Tue Feb 28 13:40:40 AEST 1989

In article <1256 at dukeac.UUCP> tcamp at dukeac.UUCP (Ted A. Campbell) writes:
>I am writing a graphics-based program that has to calculate 
>several thousand map coordinates.  ...
>I wondered if there were any fast, low-precision approaches 
>to the standard trig functions, ...

The cost of the "extra precision" over a less precise but
otherwise similar approximation is typically small.
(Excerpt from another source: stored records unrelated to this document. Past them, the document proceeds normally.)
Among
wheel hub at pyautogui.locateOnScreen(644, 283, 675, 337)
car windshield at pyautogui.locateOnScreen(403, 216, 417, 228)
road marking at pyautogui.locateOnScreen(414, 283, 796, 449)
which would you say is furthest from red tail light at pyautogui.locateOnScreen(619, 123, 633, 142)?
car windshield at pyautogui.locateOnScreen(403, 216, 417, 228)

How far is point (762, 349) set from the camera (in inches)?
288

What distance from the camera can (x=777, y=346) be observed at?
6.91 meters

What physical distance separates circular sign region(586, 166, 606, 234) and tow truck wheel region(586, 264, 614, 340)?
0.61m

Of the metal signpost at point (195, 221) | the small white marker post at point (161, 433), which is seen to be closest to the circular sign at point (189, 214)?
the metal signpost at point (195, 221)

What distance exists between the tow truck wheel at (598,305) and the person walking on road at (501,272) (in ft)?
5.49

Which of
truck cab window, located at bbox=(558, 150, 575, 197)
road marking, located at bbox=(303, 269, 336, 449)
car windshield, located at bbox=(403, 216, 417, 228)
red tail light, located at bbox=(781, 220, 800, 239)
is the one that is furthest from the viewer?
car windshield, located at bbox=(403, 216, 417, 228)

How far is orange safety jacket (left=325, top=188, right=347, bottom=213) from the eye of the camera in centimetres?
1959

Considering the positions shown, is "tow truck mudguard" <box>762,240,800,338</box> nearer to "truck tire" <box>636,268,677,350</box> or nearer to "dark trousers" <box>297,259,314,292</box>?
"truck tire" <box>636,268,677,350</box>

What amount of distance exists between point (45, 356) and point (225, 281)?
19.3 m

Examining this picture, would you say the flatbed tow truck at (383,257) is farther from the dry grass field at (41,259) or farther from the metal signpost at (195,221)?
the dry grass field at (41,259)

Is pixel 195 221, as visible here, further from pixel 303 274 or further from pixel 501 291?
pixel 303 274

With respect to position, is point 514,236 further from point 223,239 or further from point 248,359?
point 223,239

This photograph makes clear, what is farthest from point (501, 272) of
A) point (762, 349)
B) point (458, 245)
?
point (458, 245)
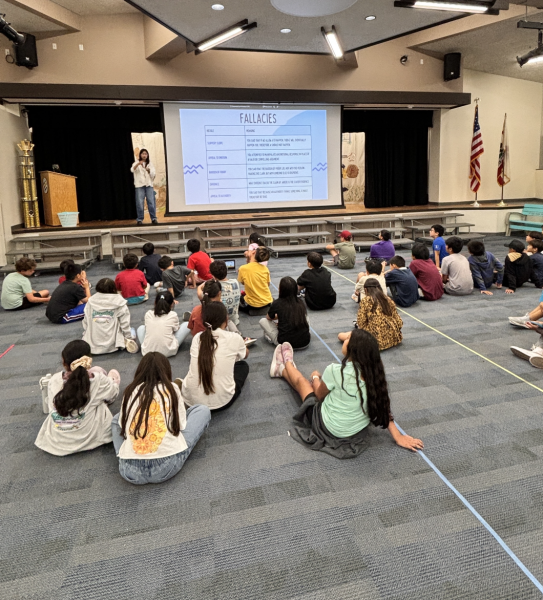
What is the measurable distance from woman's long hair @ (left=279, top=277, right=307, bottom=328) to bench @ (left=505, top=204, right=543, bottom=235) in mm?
8300

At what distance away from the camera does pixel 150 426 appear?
2.26m

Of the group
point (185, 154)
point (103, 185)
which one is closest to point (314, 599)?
point (185, 154)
However, there may be hope -- I know of two circumstances
under which one can substantially speed up such functions:

(1)  If all coordinates will be taken from a grid, as when
dealing with graphic display devices, then several methods
are available for quickly returning answers that are as
precise as the grid resolution allows.  Unfortunately the
ones I know of are implemented as proprietary code.  If
you have access to sources for graphic devices, e.g. DMD,
check there for fast approximate trig functions.
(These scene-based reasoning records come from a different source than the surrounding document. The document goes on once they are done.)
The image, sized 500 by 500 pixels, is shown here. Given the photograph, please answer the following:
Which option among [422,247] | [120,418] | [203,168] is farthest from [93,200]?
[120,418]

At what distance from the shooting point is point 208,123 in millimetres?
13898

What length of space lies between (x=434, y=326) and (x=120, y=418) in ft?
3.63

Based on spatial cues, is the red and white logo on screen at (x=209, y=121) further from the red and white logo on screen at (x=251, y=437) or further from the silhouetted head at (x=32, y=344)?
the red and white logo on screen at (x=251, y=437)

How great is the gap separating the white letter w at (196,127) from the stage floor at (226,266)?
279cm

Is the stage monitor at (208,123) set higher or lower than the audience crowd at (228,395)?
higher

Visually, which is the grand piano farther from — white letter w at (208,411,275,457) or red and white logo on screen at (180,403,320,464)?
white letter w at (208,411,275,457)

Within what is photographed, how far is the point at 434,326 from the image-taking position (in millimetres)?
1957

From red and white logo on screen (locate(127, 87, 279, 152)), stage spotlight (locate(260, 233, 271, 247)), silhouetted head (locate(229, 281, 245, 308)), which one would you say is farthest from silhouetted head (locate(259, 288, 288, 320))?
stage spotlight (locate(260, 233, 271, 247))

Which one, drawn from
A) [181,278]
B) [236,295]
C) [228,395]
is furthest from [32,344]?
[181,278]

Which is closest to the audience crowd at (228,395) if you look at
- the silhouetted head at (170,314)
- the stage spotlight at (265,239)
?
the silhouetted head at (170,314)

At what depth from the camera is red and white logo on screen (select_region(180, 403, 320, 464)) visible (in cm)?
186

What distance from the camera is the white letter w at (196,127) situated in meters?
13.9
(2)  For more or less arbitrary floating-point coordinates,
if there are only a manageable number of distinct function
arguments, then you may be able to "cache" them, either
precomputed or computed the first time a value is needed,
stashing the value for immediate use the next time the
same argument is supplied.  For this to work well, there
must be a fast method of mapping the argument into the
correct cache entry.

	(a)  If the arguments are all regularly spaced,
	for example integral number of degrees, then
	the cache can be an array of return values indexed
	by the integer number of spacing intervals.  E.g.
		double cosval[360] = { 1.0, 0.999848, ... };

	(b)  If the arguments are arbitrary within some
	domain, but the function is nicely-behaved, then
	you can obtain good enough accuracy by converting
	the argument to some number of intervals, as above,
	rounding to the nearest integral number, and proceed
	as above.  For example, the slope of cos() is no
	worse than +-1, so for 0.1% accuracy it would suffice
	to divide the range [0,Pi/2] into on the order of a
	thousand bins.

Once you start thinking along these lines, you can probably
spot several areas for code speed improvement.  The key is
that the cost to access the cache must be less than the cost
of whatever approximation method the standard library is
using.  If your machine has a "polynomial evaluate" instruction,
it might be hard to beat the standard library.